The Mile Markers of Life
21 November 2018
![]() |
Photo by Dan Gold on Unsplash |
I recently made myself read another Kristin Hannah novel. As per usual it destroyed me and will likely haunt me for years to come. My poor book has some serious water damage.
I like to keep notes whenever I'm reading. I always have, but these days I'm finding it much more convenient to keep those notes via Litsy. Are you on there yet? I've found I'm much more likely to scroll through that timeline and look back on my notes than I am with any of the many notebooks scattered around my home.
While reading The Great Alone I stumbled across a quote that made me stop and think. I touched briefly on this via Instagram, but I quickly realized that I wasn't quite finished with my reflection. Don't you just love when something in a book makes you spend some serious time reflecting?
Books are the mile markers of my life.It's a simple little line that packs punch and for me, at least, I think there is some truth to it. What follows will be a little bit of a timeline of some of those books that stand out as the mile markers of my own life.
I found one of these books on Mrs. Herr's shelf in the third grade. I initially read the series all out of order, not understanding that there even was an order to such things. The first one I read was the one that has the storyline where the girls find Arabian Nights on Elizabeth's parent's shelf. I remember being so surprised by it, because Mrs. Herr had been raised Amish and seemed super stuffy. Maybe she didn't know what was in the book, but I'll be forever grateful that it just happened to be on her shelf. It was the one that really ignited my love of reading.
I bought this at the book-fair in 5th grade all because Kim bought it too. It was such a magical tale and it helped me to realize that there are all sorts of stories out there where anything you could possibly think of could and would happen. My copy barely has a cover at this point and I cannot wait to share it with my kids.
Harry Potter was forbidden in my home, so I bought it anyway on the recommendation of Jamie who said it was his favorite book. I hid that book and stayed up late every night until I finished it, then I hid it in the laundry basket. Why I thought that was a good place I'll never know. Maybe I wanted to be caught? My mom found it and asked me about it. I told her that she was wrong and that she should try reading it before she decided it was bad. She did and then my dad did and I received the next two in the series for Christmas.
This was the very first grownup book I ever read. To be honest, I was probably a little young for it, but I loved it. From that moment on I hardly ever returned to the kid's section of the library.
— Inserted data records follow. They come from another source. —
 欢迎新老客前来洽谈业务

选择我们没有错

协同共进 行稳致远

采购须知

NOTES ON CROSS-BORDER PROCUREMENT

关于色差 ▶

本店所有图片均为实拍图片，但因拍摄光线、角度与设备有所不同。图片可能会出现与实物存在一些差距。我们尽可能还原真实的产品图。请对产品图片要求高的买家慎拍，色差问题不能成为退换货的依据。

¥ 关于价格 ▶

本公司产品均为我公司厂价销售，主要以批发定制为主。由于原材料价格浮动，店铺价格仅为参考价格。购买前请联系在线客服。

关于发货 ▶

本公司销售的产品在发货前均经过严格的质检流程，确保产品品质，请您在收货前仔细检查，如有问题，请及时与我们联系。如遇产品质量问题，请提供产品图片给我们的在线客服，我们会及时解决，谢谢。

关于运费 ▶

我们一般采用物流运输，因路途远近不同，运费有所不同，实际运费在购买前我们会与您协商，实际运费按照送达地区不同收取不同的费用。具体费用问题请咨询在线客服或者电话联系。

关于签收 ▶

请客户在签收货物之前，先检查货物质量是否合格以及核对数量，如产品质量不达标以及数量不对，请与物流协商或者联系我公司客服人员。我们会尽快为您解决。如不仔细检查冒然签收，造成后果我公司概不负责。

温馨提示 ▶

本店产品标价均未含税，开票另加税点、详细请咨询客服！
I became incredibly depressed during my first semester of college. I had done that stupid thing where I followed other people to a place that I didn't even really like because my first plan didn't quite pan out. I learned about the importance of a backup plan real quick. These books helped me through that semester and for that I will always be grateful.
This is one of the books I read when I made the biggest leap of my life. I moved across the country to Utah where I knew only a handful of people. Books definitely kept me company and this is the one that sticks out the most.
The Freedom Writer's Diary by Erin Gruwell-
I got into audiobooks during the time I was driving around interviewing for my first post-college job. This was the book I was listening to when I went on the interview that landed me the job.
I started grad school right after my undergrad program ended and I remember feeling so intimidated. You see, despite doing well in school I've never really thought that I was very smart. This was the first book we read and we had to post a discussion essay about it for everyone to see. I was incredibly stressed and then I read some of the other essays and realized that maybe, just maybe, I was more intelligent than I gave myself credit for.
This is the book I was reading when I found out that I was pregnant with my daughter. The author happened to make a stop at a local bookstore around the time that I finished, so I went and met her. She remains the only author I have ever met, but it was just a cool reading experience all around.
This is one of those books I read in the witching hours while up with my first. Knowing that I would be reading this book made it so much easier to get up. I got through it pretty quickly, because my daughter NEVER slept.
My husband and I went on a little anniversary trip when my daughter was a little over 2(?). I brought this book with me, so that I could really relax by the pool and maybe worry a little less about how little e was faring with Grandma.
I read this while pregnant with my second. I was highly emotional and borderline narcoleptic. This was the right book to keep me awake and resulted in a good cry.
Loving What Is by Byron Katie -
This book helped me to change my thinking about so much. It helped me get a better handle on my anxiety and helped me realize just how powerful my thoughts are. I would recommend this one to everyone.
This Is the Story of a Happy Marriage by Ann Patchett -
I still don't completely know what I want to be when I grow up, but the essay, The Getaway Car, helped me realize that I would like to try to write. I would really like to see my name on the spine of a book in my local library. Now I just need to do it and keep doing it!